→ **Texto fornecido**
******************************

Seleção azzurra cruza o Atlântico de navio e volta para casa depois de dois jogos
Depois dos títulos mundiais de 1934 e 1938, além do ouro olímpico no futebol em 1936, a seleção italiana começou um período de seca de resultados. Mas na Copa de 1950, a primeira disputada no Brasil, houve motivos muito mais do que plausíveis para isso. No ano anterior, 1949, a Itália foi abalada por uma tragédia: o avião que trazia a delegação do Torino de volta de Lisboa, onde havia jogado um amistoso com o Benfica, chocou-se contra o muro de uma basílica na colina de Superga, em um dia de densa neblina em Turim. Morria um dos maiores times de todos os tempos, a base da seleção italiana. O trauma foi tão grande que a delegação que veio ao Mundial não quis viajar ao Brasil de avião: preferiu cruzar o Atlântico de navio. A seleção italiana da época tinha uma comissão técnica comandada por Ferruccio Novo, por sinal, também presidente do Torino.
A Itália, assim como Alemanha e Japão, forças do Eixo na Segunda Guerra, foram expulsas da Fifa. Mas a Itália havia conquistado as duas últimas Copas e foi logo perdoada. A Fifa tinha interesse que a azzurra fosse ao Brasil defender o título do qual era detentora. Seleções como Escócia, Índia e Turquia desistiram de viajar e o Mundial, em vez de 16 seleções, teve apenas 13. Reza também a lenda de que Ottorino Barassi, principal dirigente da Federação Italiana de Futebol, teria escondido a taça do mundo debaixo de sua cama, com medo que caísse em mãos nazistas. O troféu estava de posse transitória da Itália, que era a então campeã mundial antes de 1950. A mesma taça Jules Rimet, que veio definitivamente para o Brasil depois das conquistas mundiais de 1958- 1962-1970 e foi mais tarde roubada, em 1983.
A bordo da nave Sises de 16 mil toneladas, a Itália partiu de Nápoles em 4 de junho de 1950. A seleção fez uma escala em Las Palmas, nas Ilhas Canárias, e desembarcou no Rio de Janeiro 16 dias depois, exausta, mas recebida efusivamente por milhares de imigrantes italianos. Bem que a seleção tentou preparar-se para a Copa durante a viagem, mas havia muitas limitações:
— Levamos dois cestos de bolas, mas na chegada não tínhamos mais nenhuma. Caíram todas no mar. Alguns jogadores passaram mal durante a viagem. Os primeiros dias da viagem foram até divertidos. Conversar, comer, saber que iríamos a um campeonato do mundo. Mas não podíamos correr e fazer muita coisa. Eu me lembro que, se pulava corda, tocávamos a bola um pouquinho de cabeça. A preparação foi totalmente falha — contou Egisto Pandolfini, hoje com 88 anos, meia remanescente da aventura azzurra em entrevistas a televisões italianas. Na época jogador da Fiorentina, Pandolfini jogou pela seleção de 1950 a 1957, com 21 partidas e nove gols.

******************************

→ **Instruções do exercício**
(A) Responda às perguntas sobre o texto da seleção italiana na Copa de 1950:
(i) De que cidade voltava o avião do Torino que caiu em 1949?
(ii) Quantas seleções disputaram o Mundial de 1950?
(iii) Em que data a Itália partiu de Nápoles?
(B) Redigite o trecho do texto da seleção italiana na Copa de 1950 que vai de "A Itália, assim" até "roubada, em 1983.", inclusive.
(C) Escreva a continuação do texto da seleção italiana na Copa de 1950 a partir do ponto em que ele termina.

Entradas salvas:
******************************

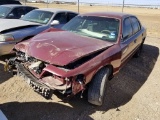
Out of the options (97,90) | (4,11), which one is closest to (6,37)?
(97,90)

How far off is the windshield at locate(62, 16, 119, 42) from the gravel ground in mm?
1142

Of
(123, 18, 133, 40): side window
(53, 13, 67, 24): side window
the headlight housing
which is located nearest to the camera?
(123, 18, 133, 40): side window

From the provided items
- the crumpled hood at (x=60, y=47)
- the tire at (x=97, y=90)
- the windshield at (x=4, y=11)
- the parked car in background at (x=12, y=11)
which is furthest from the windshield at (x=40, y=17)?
the tire at (x=97, y=90)

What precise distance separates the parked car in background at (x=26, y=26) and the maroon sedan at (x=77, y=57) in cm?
115

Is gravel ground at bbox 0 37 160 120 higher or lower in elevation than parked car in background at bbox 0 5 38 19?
lower

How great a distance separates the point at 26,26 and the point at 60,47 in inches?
112

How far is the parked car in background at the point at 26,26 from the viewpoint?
5383 millimetres

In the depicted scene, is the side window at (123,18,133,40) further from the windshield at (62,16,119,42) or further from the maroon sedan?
the windshield at (62,16,119,42)

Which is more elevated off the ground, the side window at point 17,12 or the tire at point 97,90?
the side window at point 17,12

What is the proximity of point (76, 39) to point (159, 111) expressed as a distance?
216cm

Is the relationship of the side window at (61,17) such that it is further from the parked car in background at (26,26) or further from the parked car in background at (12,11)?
the parked car in background at (12,11)

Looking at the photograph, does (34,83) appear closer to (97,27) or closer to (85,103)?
(85,103)

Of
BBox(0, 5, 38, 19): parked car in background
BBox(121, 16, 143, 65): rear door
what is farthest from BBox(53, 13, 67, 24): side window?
BBox(121, 16, 143, 65): rear door

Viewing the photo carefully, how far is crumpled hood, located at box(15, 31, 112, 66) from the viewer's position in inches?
137
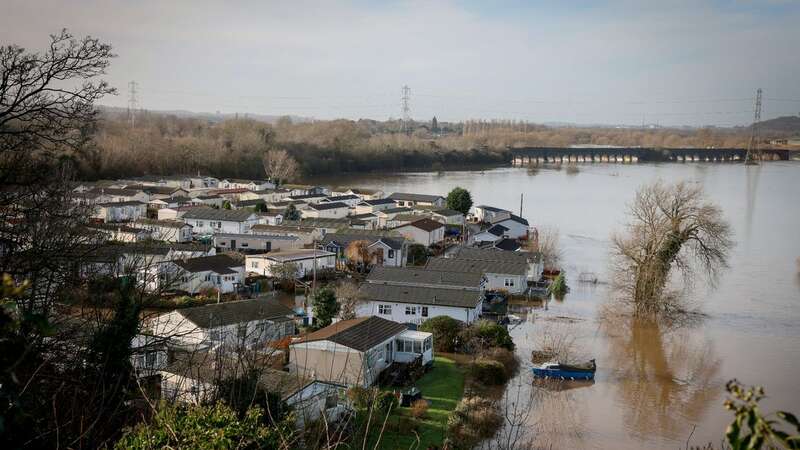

******************************

→ **Respostas**
(A)
(i) De Lisboa.
(ii) 13.
(iii) Em 4 de junho de 1950.

(B)
A Itália, assim como Alemanha e Japão, forças do Eixo na Segunda Guerra, foram expulsas da Fifa. Mas a Itália havia conquistado as duas últimas Copas e foi logo perdoada. A Fifa tinha interesse que a azzurra fosse ao Brasil defender o título do qual era detentora. Seleções como Escócia, Índia e Turquia desistiram de viajar e o Mundial, em vez de 16 seleções, teve apenas 13. Reza também a lenda de que Ottorino Barassi, principal dirigente da Federação Italiana de Futebol, teria escondido a taça do mundo debaixo de sua cama, com medo que caísse em mãos nazistas. O troféu estava de posse transitória da Itália, que era a então campeã mundial antes de 1950. A mesma taça Jules Rimet, que veio definitivamente para o Brasil depois das conquistas mundiais de 1958- 1962-1970 e foi mais tarde roubada, em 1983.

(C)
Condições precárias de treinamento durante a viagem de 16 dias
Para matar o tempo em mais de duas semanas no Sises, os jogadores brincavam, vestiam fantasias, jogavam cartas, mas, além do desgaste físico, havia também o desgaste mental. Foi o que se viu quando a Itália entrou em campo para enfrentar a Suécia. Inicialmente seria favorita, pois a equipe escandinava era formada por amadores. No entanto, as condições precárias de treinamento na viagem parecem ter falado mais alto em 25 de junho de 1950, quando a seleção estreou no Estádio Municipal do Pacaembu, em São Paulo. A Itália até fez 1 a 0 com Carapellese, aos 7 minutos de jogo. Jepsson empatou para a Suécia aos 25, e ainda no primeiro tempo os escandinavos passaram à frente por meio de Andersson, aos 33. Novamente Jeppson, aos 23 do segundo tempo, fez 3 a 1 para os suecos. Muccinelli diminuiu para a Itália aos 30, mas não foi suficiente para evitar a derrota.
A azzurra entrou em campo para enfrentar o Paraguai no segundo jogo, em 2 de julho, novamente no Pacaembu, já eliminada. Como a Suécia havia empatado com os paraguaios em 2 a 2, os escandinavos garantiram o primeiro lugar no grupo e consequentemente a classificação para o quadrangular final com Brasil, Uruguai e Espanha. Mas pelo menos a Itália teve uma despedida honrosa da Copa, depois de disputar apenas duas partidas: venceu o Paraguai por 2 a 0, gols de Carapellese, aos 12 minutos do primeiro tempo, e de Pandolfini, aos 17 do segundo.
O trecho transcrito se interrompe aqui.